The language resources available in this catalogue are distributed into 4 categories : "Speech and Related Resources", "Written Resources", "Terminological Resources", and "Multimodal/Multimedia Resources".
1/ Spoken LRs
a - Telephone recordings
The databases catalogued in this section have been produced with speaker recordings made over the telephone (fixed or mobile) network, or through a microphone. You will find speech resources recorded in various environments, and covering a large number of European and non-European languages, e.g. the databases produced in the framework of the SpeechDat project.
b - Desktop/Microphone recordings
The databases catalogued in this section have been produced with speaker recordings made over a microphone, e.g. the databases produced in the framework of the BABEL project databases.
c - Broadcast Resources
The databases catalogued in this section have been produced with speaker recordings made over radio, television or internet, such as the Italian Broadcast News Corpus.
d - Speech Related Resources
You will find in this section pronunciation and phonetic lexicons, such as BDLEX, PHONOLEX, and MHATLEX databases.
2/ Written LRs
a - Corpora
This section contains monolingual and multilingual corpora, parallel or not, which may also be annotated.
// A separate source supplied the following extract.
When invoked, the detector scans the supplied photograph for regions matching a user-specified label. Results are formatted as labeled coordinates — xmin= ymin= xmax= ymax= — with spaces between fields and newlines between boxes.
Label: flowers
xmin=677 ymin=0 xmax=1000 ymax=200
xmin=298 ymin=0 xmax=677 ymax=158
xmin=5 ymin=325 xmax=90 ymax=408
A few examples of the kind of resources you will find in this section are e.g. the corpora developed in the framework of the MULTEXT project, the Multilingual and Parallel Corpora (MLCC), French scientific corpora, newspaper corpora in Arabic, etc.
b - Monolingual lexicons
The section dedicated to monolingual lexicons contains various types of dictionaries, e.g. a dictionary of French verbs, the Japanese word dictionary, some PAROLE lexicons in many languages, etc.
c - Multilingual lexicons
Here you can find either bilingual or multilingual dictionaries and lexicons, such as the EuroWordNet databases.
3/ Terminological LRs
Monolingual, bilingual and multilingual terminological databases are available. They cover a large number of specialised domains, e.g. automobile engineering, insurance, linguistics, finance, etc., in a wide variety of languages.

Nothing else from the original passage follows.